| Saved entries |
▬▬▬

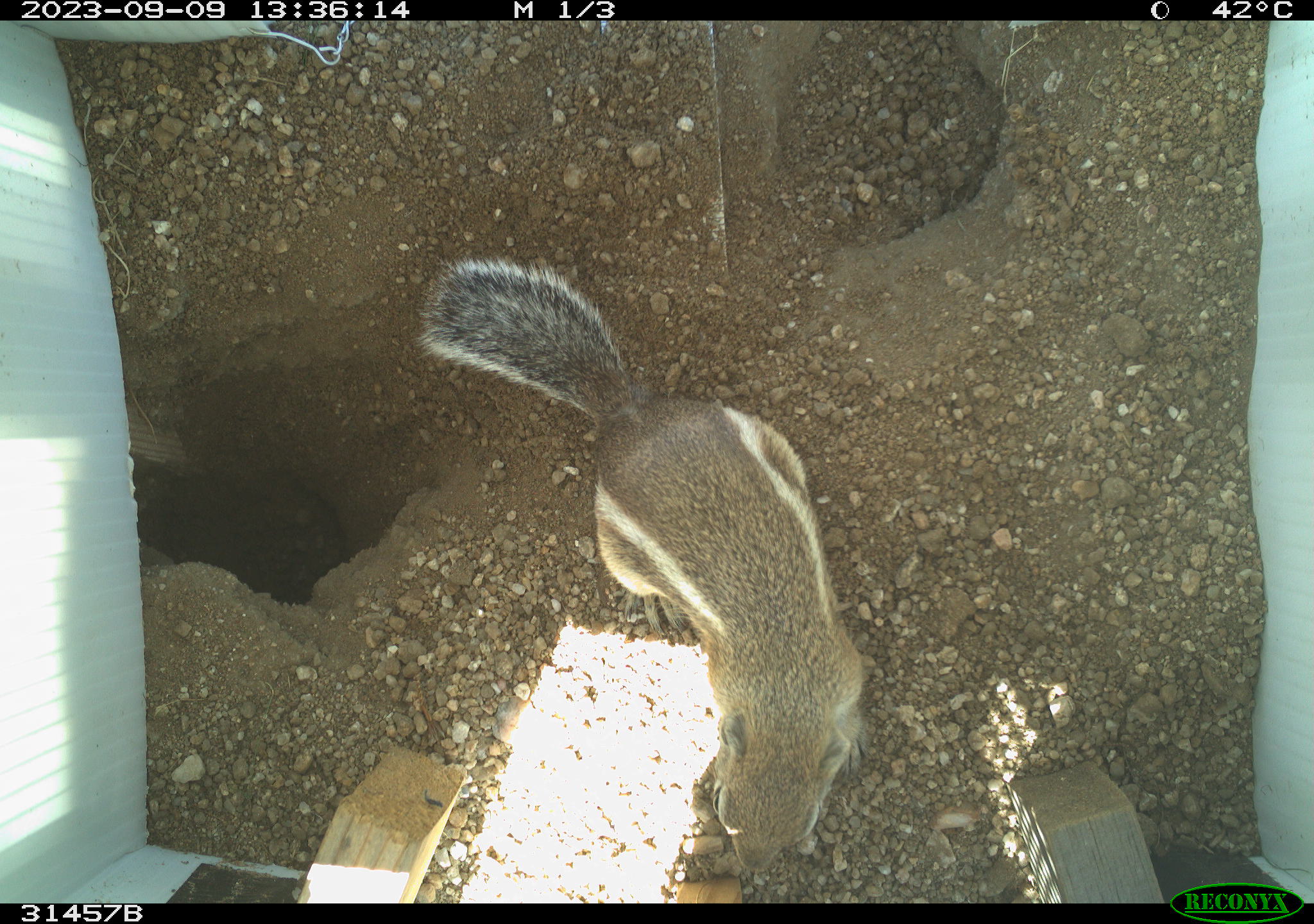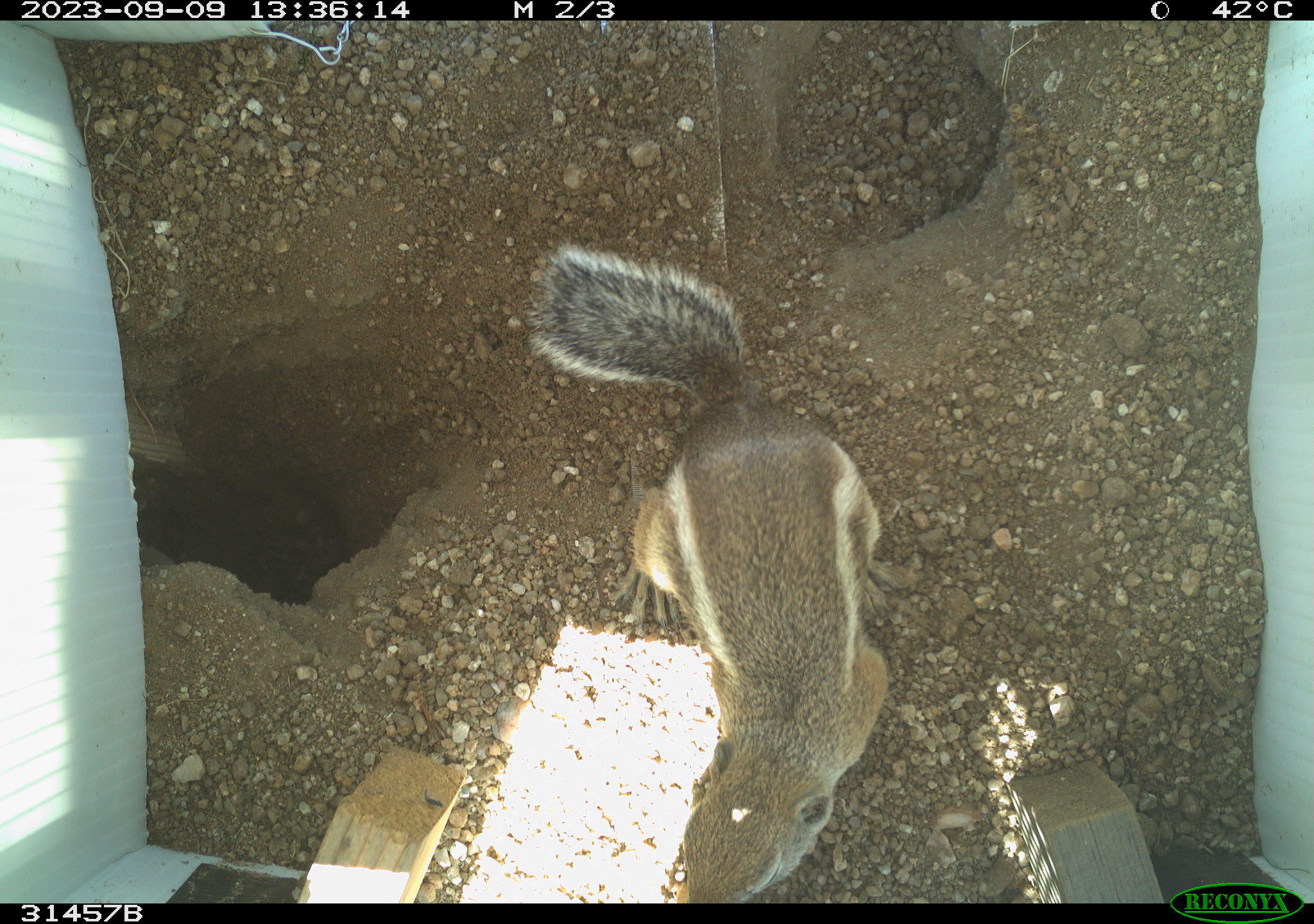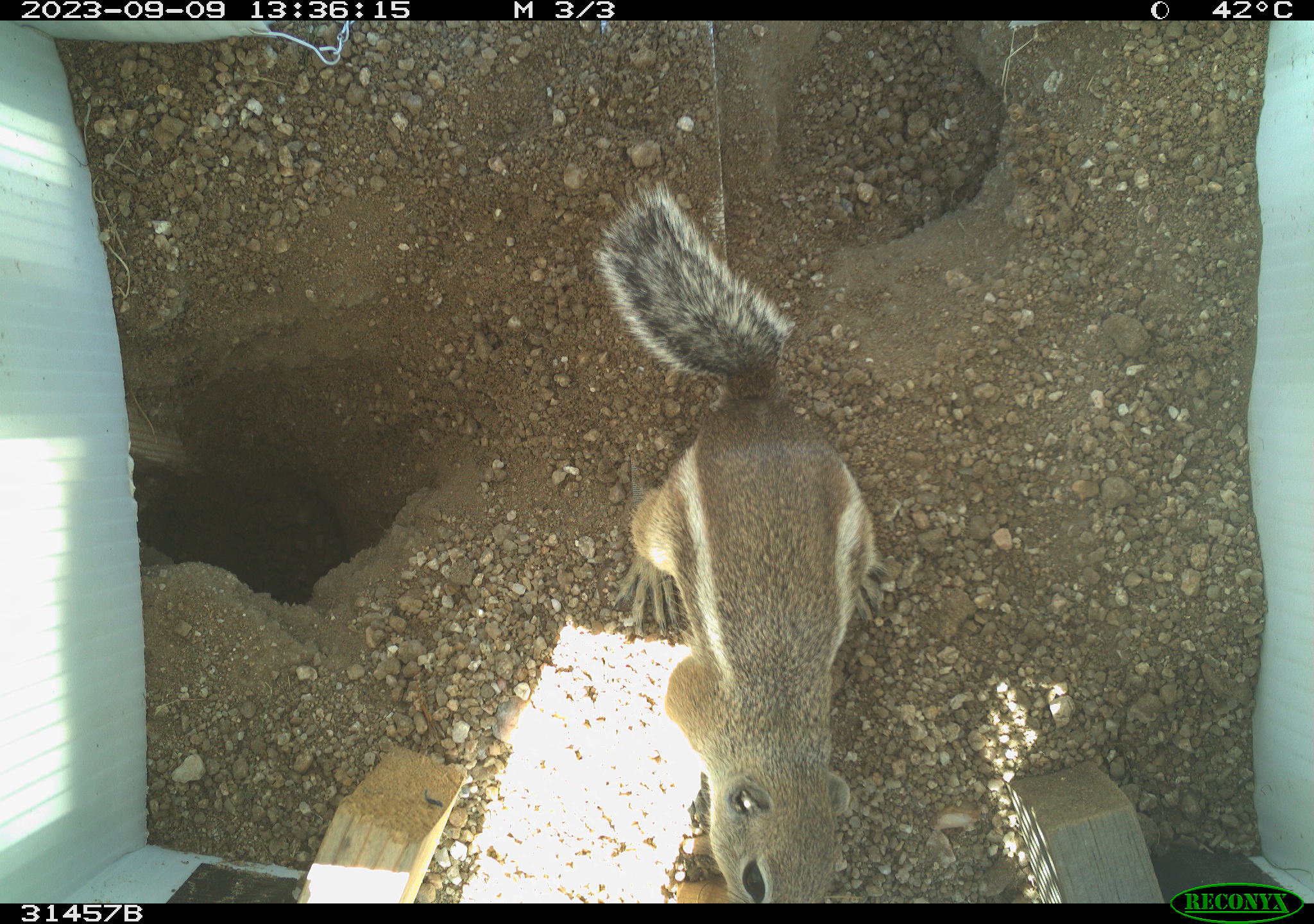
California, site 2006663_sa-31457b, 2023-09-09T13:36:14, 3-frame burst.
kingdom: Animalia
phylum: Chordata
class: Mammalia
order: Rodentia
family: Sciuridae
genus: Ammospermophilus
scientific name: Ammospermophilus leucurus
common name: white-tailed antelope squirrel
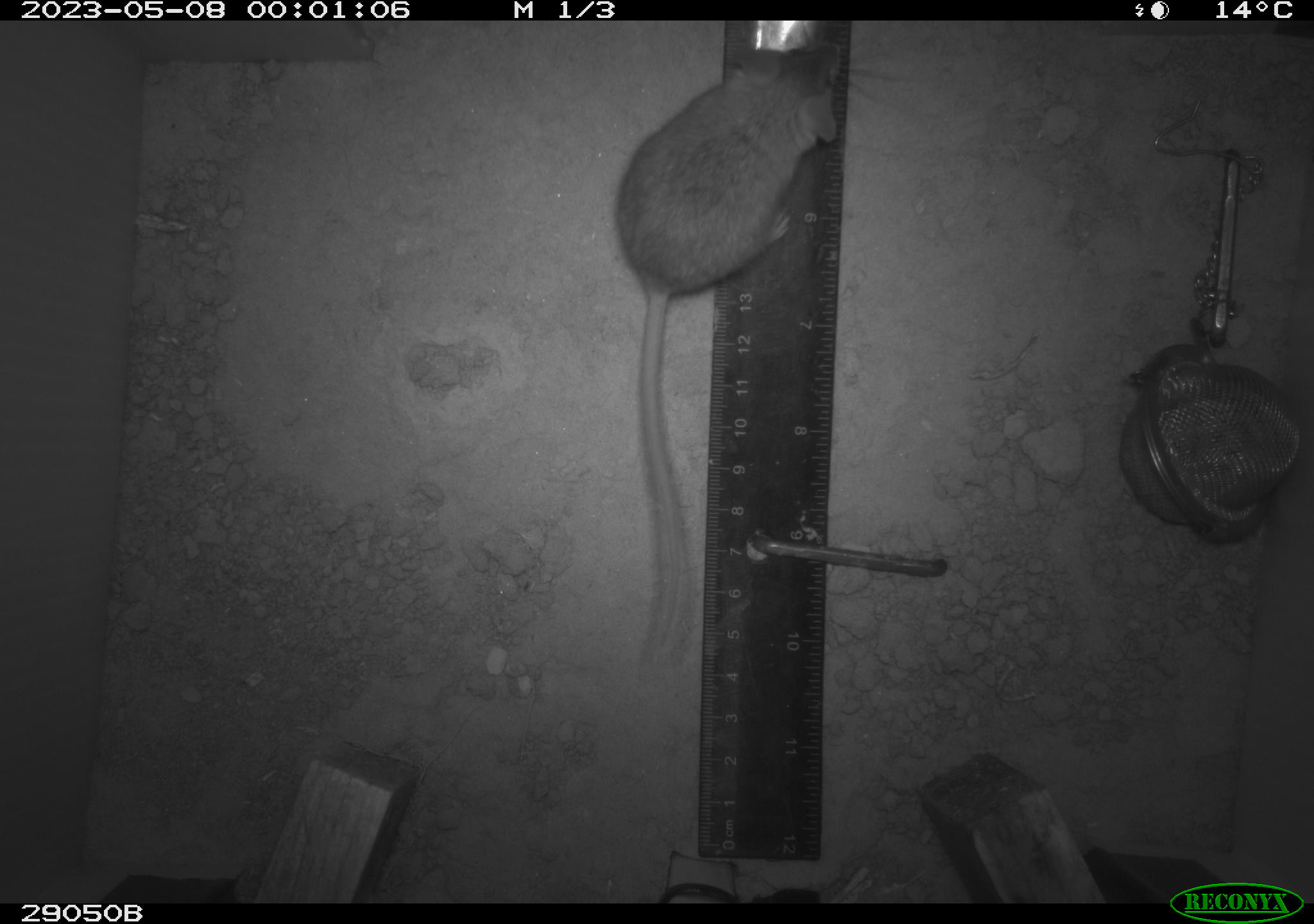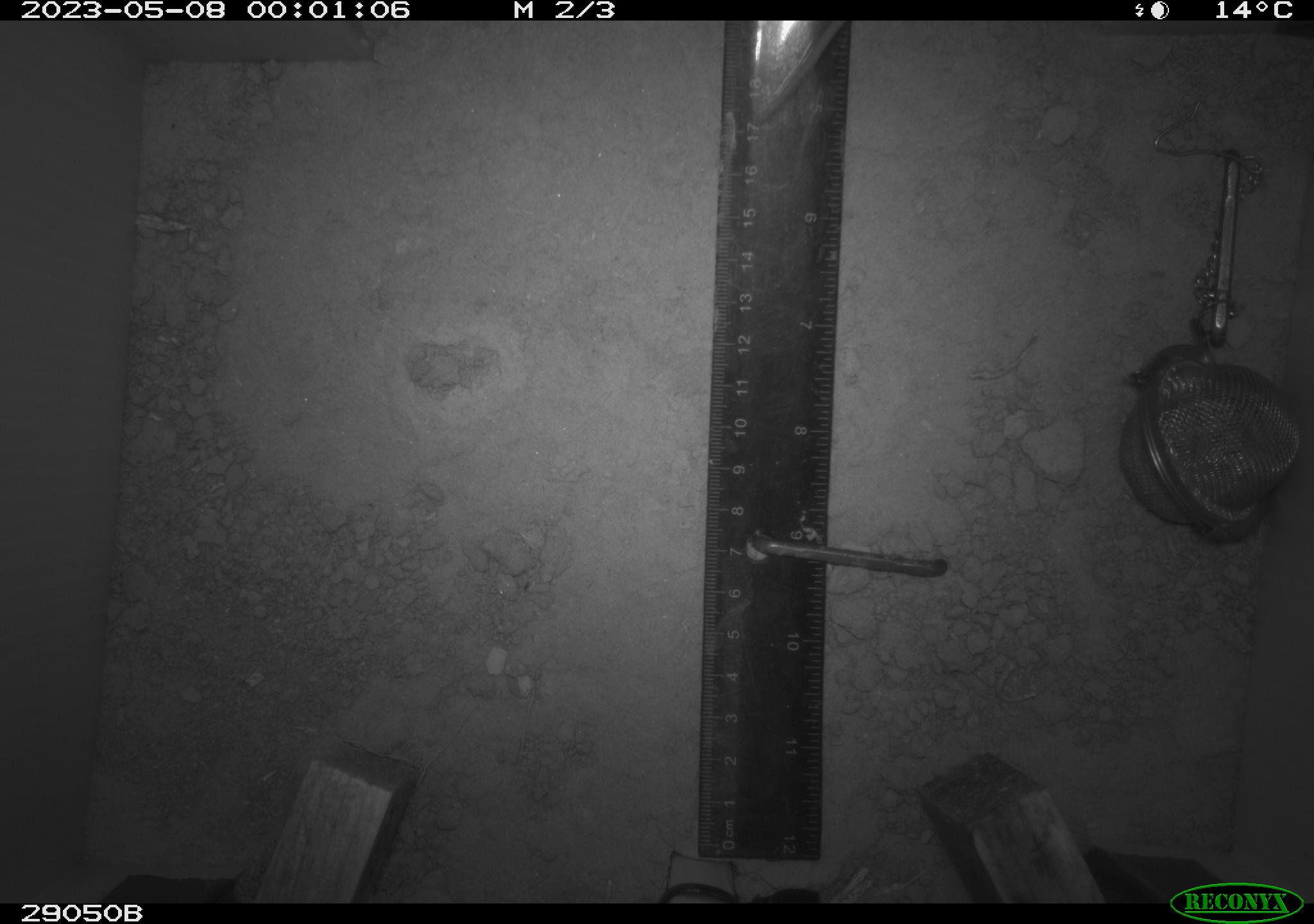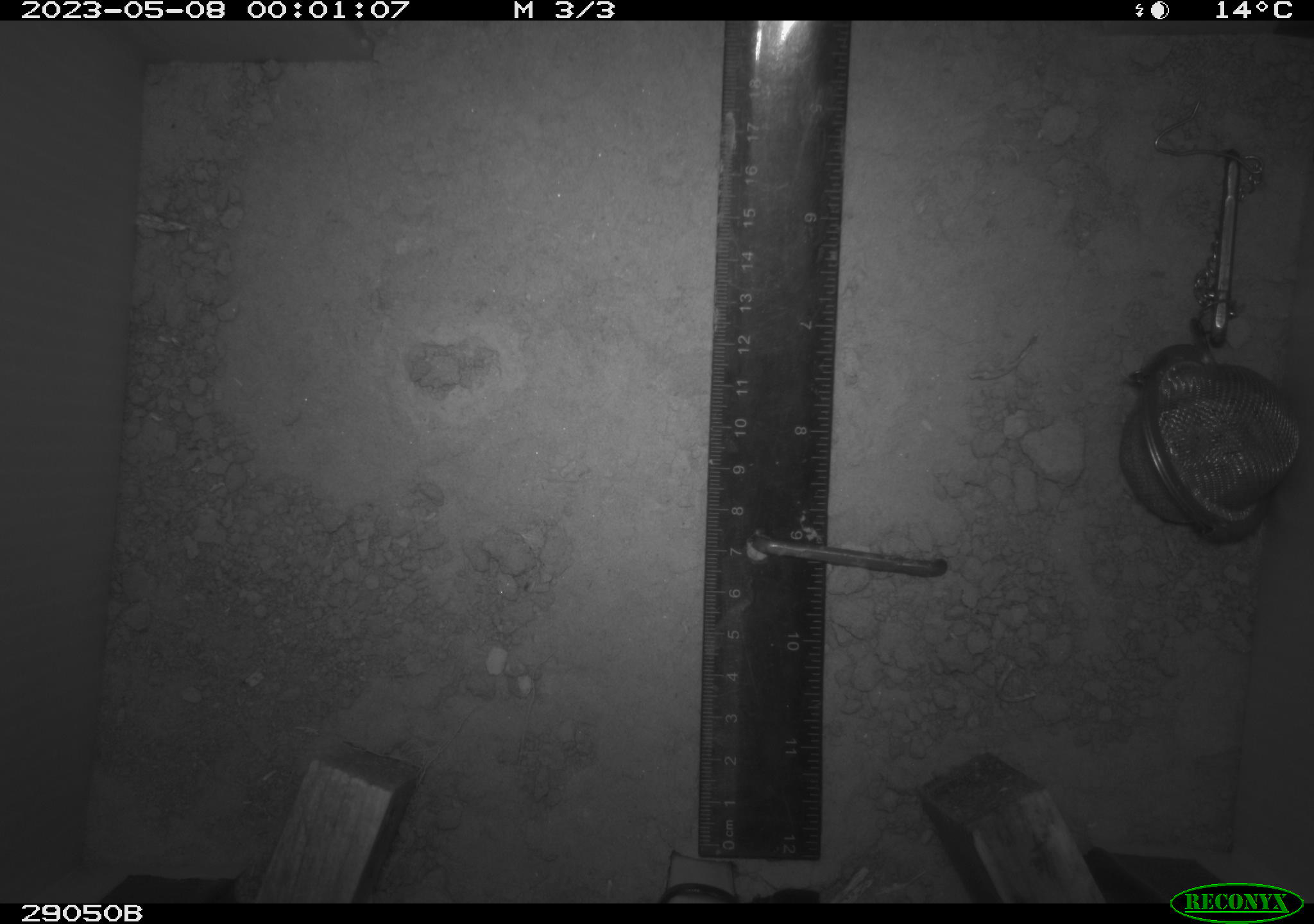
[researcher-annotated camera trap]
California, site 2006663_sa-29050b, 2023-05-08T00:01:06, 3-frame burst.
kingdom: Animalia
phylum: Chordata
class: Mammalia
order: Rodentia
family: Cricetidae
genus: Peromyscus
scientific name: Peromyscus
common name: deer mice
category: peromyscus species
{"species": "peromyscus species (deer mice) (Peromyscus)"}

▬▬▬

| Instructions for the task |
Where a line of the records includes "site", copy it.

| Final answer |
California, site 2006663_sa-31457b, 2023-09-09T13:36:14, 3-frame burst.
California, site 2006663_sa-29050b, 2023-05-08T00:01:06, 3-frame burst.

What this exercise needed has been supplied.